-- Start DATASET RECORDS --

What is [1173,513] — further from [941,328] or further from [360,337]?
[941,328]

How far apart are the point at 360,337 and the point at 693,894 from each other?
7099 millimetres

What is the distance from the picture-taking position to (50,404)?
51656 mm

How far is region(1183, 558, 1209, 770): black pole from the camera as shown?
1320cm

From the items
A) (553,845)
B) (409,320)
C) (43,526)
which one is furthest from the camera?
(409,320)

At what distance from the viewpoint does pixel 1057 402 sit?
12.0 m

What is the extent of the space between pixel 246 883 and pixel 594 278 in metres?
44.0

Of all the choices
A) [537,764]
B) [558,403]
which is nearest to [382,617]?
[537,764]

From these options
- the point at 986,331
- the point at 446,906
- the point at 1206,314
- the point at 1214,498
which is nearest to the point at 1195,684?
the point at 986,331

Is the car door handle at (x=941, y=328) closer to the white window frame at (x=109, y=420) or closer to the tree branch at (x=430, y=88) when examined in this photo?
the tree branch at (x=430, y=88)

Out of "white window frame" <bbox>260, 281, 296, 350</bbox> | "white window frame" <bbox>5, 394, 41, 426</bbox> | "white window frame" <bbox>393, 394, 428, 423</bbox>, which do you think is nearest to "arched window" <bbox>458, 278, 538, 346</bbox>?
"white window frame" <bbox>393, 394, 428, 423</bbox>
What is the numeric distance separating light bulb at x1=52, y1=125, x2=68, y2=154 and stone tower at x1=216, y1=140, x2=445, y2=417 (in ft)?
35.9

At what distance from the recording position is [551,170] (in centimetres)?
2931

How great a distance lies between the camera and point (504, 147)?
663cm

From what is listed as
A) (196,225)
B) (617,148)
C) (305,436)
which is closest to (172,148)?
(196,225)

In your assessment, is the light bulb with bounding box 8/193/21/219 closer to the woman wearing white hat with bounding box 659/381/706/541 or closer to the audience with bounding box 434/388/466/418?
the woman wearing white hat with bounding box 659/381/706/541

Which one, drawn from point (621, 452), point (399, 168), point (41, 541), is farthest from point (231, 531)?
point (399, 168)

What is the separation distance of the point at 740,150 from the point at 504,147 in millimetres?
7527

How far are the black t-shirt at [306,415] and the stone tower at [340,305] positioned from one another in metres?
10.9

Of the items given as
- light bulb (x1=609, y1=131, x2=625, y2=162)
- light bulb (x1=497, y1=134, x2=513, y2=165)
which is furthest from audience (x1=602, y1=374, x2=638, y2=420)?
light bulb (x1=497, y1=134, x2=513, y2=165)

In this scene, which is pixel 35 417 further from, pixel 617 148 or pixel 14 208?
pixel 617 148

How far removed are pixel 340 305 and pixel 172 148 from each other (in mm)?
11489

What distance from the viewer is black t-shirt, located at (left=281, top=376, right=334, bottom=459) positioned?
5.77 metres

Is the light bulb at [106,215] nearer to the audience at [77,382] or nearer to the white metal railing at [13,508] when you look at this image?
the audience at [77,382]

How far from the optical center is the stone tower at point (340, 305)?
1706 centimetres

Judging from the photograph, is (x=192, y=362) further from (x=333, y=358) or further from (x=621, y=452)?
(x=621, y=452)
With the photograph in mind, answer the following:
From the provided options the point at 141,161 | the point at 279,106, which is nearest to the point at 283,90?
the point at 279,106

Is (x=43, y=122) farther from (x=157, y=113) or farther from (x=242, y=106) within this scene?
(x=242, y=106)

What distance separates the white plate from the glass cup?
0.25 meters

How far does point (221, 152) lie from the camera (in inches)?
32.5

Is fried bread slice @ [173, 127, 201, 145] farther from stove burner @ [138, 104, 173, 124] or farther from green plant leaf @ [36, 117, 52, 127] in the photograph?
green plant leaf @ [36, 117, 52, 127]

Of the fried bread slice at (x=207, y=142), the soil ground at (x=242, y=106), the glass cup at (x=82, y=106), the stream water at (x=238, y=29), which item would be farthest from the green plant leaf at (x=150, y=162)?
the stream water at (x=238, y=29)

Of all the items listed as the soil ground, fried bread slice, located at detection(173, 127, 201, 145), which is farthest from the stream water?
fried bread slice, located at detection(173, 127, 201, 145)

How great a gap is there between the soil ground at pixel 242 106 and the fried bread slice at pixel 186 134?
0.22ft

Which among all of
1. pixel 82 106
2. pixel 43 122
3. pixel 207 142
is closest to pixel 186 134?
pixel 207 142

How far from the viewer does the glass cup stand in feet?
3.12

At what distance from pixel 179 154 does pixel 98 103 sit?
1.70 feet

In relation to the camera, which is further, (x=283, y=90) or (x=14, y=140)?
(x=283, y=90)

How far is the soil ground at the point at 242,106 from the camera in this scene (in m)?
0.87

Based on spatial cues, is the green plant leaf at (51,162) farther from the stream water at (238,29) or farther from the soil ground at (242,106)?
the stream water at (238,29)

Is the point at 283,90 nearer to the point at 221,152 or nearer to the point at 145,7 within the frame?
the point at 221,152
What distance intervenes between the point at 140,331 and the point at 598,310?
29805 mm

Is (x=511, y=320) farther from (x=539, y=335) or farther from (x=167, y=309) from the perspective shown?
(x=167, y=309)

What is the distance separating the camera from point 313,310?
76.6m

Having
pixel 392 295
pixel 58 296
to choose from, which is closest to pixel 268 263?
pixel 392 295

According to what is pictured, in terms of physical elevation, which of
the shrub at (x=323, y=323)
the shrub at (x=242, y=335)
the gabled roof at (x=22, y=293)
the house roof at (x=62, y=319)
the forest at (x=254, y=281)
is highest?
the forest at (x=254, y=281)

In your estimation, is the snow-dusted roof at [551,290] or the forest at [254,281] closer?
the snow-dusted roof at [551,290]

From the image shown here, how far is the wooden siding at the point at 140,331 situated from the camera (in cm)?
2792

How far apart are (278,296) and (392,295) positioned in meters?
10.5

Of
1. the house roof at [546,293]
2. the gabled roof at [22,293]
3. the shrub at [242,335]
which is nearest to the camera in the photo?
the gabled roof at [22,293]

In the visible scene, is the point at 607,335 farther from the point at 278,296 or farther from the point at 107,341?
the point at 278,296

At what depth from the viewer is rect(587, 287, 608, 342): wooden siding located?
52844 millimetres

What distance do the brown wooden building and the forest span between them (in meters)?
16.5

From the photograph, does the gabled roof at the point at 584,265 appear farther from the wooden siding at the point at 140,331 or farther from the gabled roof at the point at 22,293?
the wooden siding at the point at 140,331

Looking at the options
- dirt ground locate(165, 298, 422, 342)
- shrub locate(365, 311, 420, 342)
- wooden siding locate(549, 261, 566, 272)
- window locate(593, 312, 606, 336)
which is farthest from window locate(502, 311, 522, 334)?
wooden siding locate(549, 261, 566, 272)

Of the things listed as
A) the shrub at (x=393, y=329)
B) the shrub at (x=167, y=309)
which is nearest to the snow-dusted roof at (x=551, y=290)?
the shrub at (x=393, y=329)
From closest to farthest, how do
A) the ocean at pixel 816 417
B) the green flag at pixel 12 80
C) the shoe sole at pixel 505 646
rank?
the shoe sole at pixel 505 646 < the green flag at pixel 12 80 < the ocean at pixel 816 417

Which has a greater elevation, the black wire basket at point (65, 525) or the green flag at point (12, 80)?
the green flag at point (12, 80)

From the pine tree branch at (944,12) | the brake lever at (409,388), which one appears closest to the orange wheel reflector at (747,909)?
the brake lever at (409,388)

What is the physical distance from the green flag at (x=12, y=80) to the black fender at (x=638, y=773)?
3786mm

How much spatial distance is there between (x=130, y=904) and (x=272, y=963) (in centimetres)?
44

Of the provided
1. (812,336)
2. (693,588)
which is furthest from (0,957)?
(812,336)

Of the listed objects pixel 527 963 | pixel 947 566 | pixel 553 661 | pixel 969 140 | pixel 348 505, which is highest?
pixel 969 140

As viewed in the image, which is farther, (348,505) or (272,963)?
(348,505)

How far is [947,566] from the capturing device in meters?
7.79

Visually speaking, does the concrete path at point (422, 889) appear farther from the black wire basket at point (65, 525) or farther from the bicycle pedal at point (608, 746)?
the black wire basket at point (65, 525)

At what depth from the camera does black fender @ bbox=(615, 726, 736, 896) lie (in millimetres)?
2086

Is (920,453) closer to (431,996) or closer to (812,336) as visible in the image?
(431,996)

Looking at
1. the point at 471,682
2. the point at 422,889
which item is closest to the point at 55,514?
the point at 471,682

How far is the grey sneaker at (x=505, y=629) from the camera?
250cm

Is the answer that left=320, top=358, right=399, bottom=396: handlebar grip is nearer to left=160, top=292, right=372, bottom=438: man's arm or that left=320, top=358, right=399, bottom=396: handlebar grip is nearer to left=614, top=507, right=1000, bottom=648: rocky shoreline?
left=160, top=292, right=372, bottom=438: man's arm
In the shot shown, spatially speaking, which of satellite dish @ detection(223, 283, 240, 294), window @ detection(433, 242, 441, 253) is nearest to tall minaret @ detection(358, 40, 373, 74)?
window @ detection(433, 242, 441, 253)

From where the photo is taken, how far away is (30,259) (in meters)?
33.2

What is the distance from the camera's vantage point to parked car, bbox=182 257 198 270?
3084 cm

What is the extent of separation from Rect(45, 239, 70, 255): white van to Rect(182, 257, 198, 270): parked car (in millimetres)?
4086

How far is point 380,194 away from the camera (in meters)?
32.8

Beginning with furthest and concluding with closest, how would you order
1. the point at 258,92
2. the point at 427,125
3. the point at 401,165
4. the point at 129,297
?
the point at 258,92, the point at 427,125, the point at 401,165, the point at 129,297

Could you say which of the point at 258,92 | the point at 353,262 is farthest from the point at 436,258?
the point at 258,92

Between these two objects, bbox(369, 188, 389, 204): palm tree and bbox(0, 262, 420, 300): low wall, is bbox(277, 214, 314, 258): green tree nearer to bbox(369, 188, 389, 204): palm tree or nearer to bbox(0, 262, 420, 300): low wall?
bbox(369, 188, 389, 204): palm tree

-- End DATASET RECORDS --

◆ GIVEN EXERCISE ◆
Locate "Beginning with furthest" in the material, then quote the line that contains it and all lines after it through the final one.

◆ ANSWER TO THIS TASK ◆
Beginning with furthest and concluding with closest, how would you order
1. the point at 258,92
2. the point at 427,125
3. the point at 401,165
4. the point at 129,297
?
the point at 258,92, the point at 427,125, the point at 401,165, the point at 129,297

Could you say which of the point at 258,92 | the point at 353,262 is farthest from the point at 436,258?
the point at 258,92

Between these two objects, bbox(369, 188, 389, 204): palm tree and bbox(0, 262, 420, 300): low wall, is bbox(277, 214, 314, 258): green tree nearer to bbox(369, 188, 389, 204): palm tree or nearer to bbox(0, 262, 420, 300): low wall?
bbox(369, 188, 389, 204): palm tree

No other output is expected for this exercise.